La Nuvola Nera venne a ghermirmi.
Saio di raso, su cavallo di ferro.
Di notte, in silenzio, a fruscio
ti attraversa nel petto
e vedi e rivivi e capisci.
Allo strappo ovattato e forzato,
sfilato dal sonno, mi cingo
di un tuo sottile capello:
resisto, resiste, resisto.
Ho visto il nero, non il buio.
Il buio verrà: straziante.
Rendimi all’ora quell’oncia di luce
che il mio amore innocente ti regalò,
che la speranza di te volle accendere!
vista
rendimi l’amore che ti ho dato,
non il mio, però,
ma il tuo
e fammi nuovo
nello scambio del dono.
Si, va bene, lo so che è un po’ criptica, prometto che non lo faccio più.
Però in realtà (e sembrerà una contraddizione) sto descrivendo un sogno fatto, un reale sogno, (ossimoro?).

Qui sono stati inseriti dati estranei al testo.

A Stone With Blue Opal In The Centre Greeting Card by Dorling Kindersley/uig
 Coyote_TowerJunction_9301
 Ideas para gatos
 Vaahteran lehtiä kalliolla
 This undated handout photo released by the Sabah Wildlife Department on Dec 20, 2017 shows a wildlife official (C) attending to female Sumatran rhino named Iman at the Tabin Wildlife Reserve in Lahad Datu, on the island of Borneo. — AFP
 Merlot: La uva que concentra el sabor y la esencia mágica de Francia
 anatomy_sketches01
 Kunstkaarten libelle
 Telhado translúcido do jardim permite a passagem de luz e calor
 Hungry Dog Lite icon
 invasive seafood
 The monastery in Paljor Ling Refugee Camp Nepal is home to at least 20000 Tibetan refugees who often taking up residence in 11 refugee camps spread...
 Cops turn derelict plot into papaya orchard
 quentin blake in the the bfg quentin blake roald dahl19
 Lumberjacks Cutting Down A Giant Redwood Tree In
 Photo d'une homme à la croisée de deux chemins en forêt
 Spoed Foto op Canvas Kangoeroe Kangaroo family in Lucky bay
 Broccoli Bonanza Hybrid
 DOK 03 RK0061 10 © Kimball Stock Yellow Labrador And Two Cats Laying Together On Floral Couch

Sapete, descrivere sogni è veramente difficile, i miei poi!
Ci ho provato, come no!, ma dalla penna, neppure scuotendola e minacciandola, uscivano le necessarie parole, credo che avessero avuto paura pure loro.
Soprattutto udivo dalla penna proteste ‘vibrate’ contro la descrizione di Nuvola Nera, si proprio di ‘quella’ signora, che per un attimo mi aveva attraversato il petto e scompigliato i capelli col rivolo d’aria mossa al passaggio.
Cercherò di convincere la mia antica penna (è stilografica, sapete! eh si, regalatami dal mio maestro al termine della quinta elementare) a scrivere racconti, a non aver paura finché starà con me.